Pour les tests à faire chez soi, des procédures simplifiées ont été introduites dans plusieurs pays. «Attention, prévient Philippe Etter, cela ne signifie pas que n’importe qui pourra se lancer dans cette activité. Au fil des mois, Swissmedic a augmenté les barrières pour éviter d’avoir des tests de piètre qualité.» L’autorité fédérale a déjà établi une liste de 25 entreprises qui ont obtenu un feu vert pour leurs tests rapides à usage professionnel. Les candidats pour des solutions de tests à domicile se trouvent en principe dans ce groupe, selon l’expert en certification Philippe Etter.

Roche en embuscade

Une seule entreprise d’origine suisse, Willi Fox, y figure. Les acteurs coréens et chinois sont largement dominants, à l’instar du partenaire de Roche.
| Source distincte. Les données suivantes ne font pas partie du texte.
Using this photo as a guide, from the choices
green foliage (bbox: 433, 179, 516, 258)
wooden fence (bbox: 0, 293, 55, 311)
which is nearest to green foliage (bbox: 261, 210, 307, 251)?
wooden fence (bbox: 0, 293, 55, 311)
Comment expliquer que si peu de sociétés helvétiques s’y soient intéressées? «Ce n’est pas un marché facile car il est très volatil, observe Philippe Etter. Si l’entreprise a des bons réseaux de production en Chine ou en Inde, cela peut être un business intéressant, mais il faut aller très vite. En Suisse, cela pourrait être attractif pour une société de taille moyenne.»

Sans articuler de chiffres à ce stade, le géant bâlois nous a indiqué s’estimer bien positionné pour livrer des grandes quantités de tests nasaux en Suisse. Le groupe rhénan a investi 600 millions de francs l’an dernier pour étoffer son portefeuille de solutions de diagnostics.